● **Requirement**
Copy every one of the following lines word for word.

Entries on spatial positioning
— start —

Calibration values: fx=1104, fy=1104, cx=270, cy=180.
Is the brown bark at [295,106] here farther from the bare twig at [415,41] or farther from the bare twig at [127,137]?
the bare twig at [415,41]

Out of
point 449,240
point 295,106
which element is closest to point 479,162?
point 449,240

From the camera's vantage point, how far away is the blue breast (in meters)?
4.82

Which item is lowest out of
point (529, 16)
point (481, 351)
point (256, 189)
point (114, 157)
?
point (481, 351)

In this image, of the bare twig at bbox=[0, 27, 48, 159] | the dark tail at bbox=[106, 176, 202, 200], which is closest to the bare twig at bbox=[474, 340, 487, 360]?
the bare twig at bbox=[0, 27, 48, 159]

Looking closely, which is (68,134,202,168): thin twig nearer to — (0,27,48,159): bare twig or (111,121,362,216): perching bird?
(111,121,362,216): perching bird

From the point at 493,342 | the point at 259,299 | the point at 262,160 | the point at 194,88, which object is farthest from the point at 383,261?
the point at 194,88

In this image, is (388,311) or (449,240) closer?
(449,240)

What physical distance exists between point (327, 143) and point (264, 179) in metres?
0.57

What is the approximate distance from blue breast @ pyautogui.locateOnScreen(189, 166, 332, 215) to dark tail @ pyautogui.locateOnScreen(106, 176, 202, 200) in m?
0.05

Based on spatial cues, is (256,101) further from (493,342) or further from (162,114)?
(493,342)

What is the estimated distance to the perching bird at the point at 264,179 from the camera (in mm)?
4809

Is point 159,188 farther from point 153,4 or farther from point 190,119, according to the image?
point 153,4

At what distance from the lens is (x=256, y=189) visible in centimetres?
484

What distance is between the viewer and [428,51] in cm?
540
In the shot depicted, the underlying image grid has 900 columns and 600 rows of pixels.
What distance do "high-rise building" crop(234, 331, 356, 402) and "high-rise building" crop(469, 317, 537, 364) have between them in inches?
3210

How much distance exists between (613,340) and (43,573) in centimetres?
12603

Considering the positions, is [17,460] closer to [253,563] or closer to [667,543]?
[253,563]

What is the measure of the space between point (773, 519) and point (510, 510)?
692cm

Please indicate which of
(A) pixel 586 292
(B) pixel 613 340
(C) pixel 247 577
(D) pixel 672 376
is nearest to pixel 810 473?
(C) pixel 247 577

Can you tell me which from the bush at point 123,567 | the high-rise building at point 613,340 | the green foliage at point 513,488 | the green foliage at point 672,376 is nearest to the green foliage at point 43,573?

— end —

● **Full output**
Calibration values: fx=1104, fy=1104, cx=270, cy=180.
Is the brown bark at [295,106] here farther from the bare twig at [415,41] or farther from the bare twig at [127,137]?
the bare twig at [415,41]

Out of
point 449,240
point 295,106
which element is closest to point 479,162?
point 449,240

From the camera's vantage point, how far away is the blue breast (in meters)?
4.82

Which item is lowest out of
point (529, 16)
point (481, 351)
point (256, 189)
point (114, 157)
?
point (481, 351)

In this image, of the bare twig at bbox=[0, 27, 48, 159] | the dark tail at bbox=[106, 176, 202, 200], which is closest to the bare twig at bbox=[474, 340, 487, 360]?
the bare twig at bbox=[0, 27, 48, 159]

Looking closely, which is (68,134,202,168): thin twig nearer to — (0,27,48,159): bare twig or (111,121,362,216): perching bird?
(111,121,362,216): perching bird

From the point at 493,342 | the point at 259,299 | the point at 262,160 | the point at 194,88, which object is farthest from the point at 383,261?
the point at 194,88

In this image, is (388,311) or (449,240) closer?
(449,240)

What physical distance exists between point (327, 143) and point (264, 179) in metres?
0.57

What is the approximate distance from blue breast @ pyautogui.locateOnScreen(189, 166, 332, 215) to dark tail @ pyautogui.locateOnScreen(106, 176, 202, 200) in m?
0.05

Based on spatial cues, is (256,101) further from (493,342) or further from (162,114)?
(493,342)

What is the estimated distance to the perching bird at the point at 264,179 from the camera (in mm)?
4809

Is point 159,188 farther from point 153,4 or farther from point 190,119, according to the image?
point 153,4

At what distance from the lens is (x=256, y=189) visible in centimetres?
484

What distance is between the viewer and [428,51] in cm?
540
In the shot depicted, the underlying image grid has 900 columns and 600 rows of pixels.
What distance do "high-rise building" crop(234, 331, 356, 402) and "high-rise building" crop(469, 317, 537, 364) have between them in inches?
3210

How much distance exists between (613,340) and (43,573) in centimetres?
12603

Considering the positions, is [17,460] closer to [253,563] or closer to [667,543]?
[253,563]

What is the measure of the space between point (773, 519) and point (510, 510)?
692cm

Please indicate which of
(A) pixel 586 292
(B) pixel 613 340
(C) pixel 247 577
(D) pixel 672 376
is nearest to pixel 810 473?
(C) pixel 247 577

Can you tell me which from the bush at point 123,567 | the high-rise building at point 613,340 | the green foliage at point 513,488 | the green foliage at point 672,376 is nearest to the green foliage at point 43,573?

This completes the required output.